• [ARTICLE]:
========================================
The old man limps and needs a cane to walk. When he makes his
daily rounds in his International District neighborhood, it always
takes at least two traffic lights for him to cross South Jackson
Street. The drivers whiz by, too impatient for the white-haired man.
He waves his cane, muttering in Tagalog.
Bob Santos cannot resist the urge to help the old-timer cross.
He knows, day by day, the International District is getting busier
and more difficult for the elderly to make their daily rounds. He
also knows he can't help them all.
That is why Santos, who grew up with his father in a single
hotel room in old Chinatown, is impatiently waiting for the
completion of Village Square, a place where making the rounds in the
district won't mean having to cross the street.
For the past year, Village Square has been sprouting at Eighth
Avenue South and South Dearborn Street, the southern edge of the
International District. Community leaders say it will be a place
where the old live, the young play and businesses thrive.
Not long ago, the site was a graveyard for old bus shelters,
and Village Square was considered a pipe dream, another squishy idea
destined to remain on the drawing board. With persistence, political
maneuvering and the blessing of Buddhist monks, Village Square is
scheduled to open in the spring three blocks south of South King
Street, where Chinatown originated decades ago.
Village Square planners say the $19.5 million, five-story,
100,000-square-foot complex, the single biggest development ever in
the neighborhood, is the next anchor for the International District.
It will house several social-service agencies and a day-care center,
and be home for 75 elderly people.
The social-service agencies - with about 225 employees - would
annually serve 27,000 people, mostly immigrants and people with low
incomes.
The complex also will feature new retail stores.
The arrival of Village Square cannot come too soon for its many
supporters, who see it as the salvation of a neighborhood becoming
increasingly isolated by the construction of new stadiums for the
Mariners and Seahawks, and the redevelopment of Union and King
Street stations.
========================================
• [WHAT YOU ARE ASKED TO DO]:
List every street named in the article about Village Square.

[Stored items]
========================================
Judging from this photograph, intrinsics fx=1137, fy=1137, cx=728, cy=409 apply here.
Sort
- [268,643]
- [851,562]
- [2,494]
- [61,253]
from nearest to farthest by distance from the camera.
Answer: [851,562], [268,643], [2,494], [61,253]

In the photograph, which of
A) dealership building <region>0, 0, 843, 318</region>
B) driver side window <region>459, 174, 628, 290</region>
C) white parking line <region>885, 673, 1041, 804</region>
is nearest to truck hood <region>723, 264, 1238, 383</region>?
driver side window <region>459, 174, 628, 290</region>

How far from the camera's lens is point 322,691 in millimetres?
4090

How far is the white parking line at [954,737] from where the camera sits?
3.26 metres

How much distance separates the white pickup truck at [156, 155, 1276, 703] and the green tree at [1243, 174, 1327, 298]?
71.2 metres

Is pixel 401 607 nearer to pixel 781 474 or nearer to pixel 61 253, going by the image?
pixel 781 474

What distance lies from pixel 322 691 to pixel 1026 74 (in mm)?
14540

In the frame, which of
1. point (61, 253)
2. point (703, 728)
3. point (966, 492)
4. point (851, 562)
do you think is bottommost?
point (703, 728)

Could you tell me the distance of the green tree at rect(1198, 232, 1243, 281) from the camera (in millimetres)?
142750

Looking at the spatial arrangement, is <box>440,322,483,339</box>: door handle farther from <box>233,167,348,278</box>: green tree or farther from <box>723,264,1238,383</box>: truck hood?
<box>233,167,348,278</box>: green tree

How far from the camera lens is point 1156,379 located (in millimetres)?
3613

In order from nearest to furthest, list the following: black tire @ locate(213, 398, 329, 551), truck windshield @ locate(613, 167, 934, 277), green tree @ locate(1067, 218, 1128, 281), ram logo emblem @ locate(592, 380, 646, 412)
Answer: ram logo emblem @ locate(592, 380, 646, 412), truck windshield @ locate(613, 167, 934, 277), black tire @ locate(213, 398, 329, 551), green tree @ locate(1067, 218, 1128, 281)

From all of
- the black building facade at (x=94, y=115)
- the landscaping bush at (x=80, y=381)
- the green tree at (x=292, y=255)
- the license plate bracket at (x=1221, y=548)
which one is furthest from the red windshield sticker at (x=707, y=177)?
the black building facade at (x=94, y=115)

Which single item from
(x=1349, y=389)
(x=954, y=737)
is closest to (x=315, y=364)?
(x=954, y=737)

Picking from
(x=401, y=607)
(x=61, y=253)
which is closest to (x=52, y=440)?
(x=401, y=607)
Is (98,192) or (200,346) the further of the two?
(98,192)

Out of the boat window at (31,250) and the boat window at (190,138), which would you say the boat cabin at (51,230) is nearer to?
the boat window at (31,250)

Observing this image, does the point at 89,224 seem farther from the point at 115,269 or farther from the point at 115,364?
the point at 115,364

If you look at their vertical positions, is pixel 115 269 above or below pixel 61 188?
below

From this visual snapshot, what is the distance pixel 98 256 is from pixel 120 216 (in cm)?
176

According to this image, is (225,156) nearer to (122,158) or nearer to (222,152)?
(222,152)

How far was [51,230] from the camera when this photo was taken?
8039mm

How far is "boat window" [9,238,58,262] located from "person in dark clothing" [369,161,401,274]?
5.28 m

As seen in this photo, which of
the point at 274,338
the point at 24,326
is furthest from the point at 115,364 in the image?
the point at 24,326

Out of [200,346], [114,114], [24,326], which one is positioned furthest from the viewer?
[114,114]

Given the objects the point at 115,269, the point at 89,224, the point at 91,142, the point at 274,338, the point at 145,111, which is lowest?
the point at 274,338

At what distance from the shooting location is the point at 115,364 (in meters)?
========================================
• [RESPONSE]:
South Jackson Street, Eighth Avenue South, South Dearborn Street, South King Street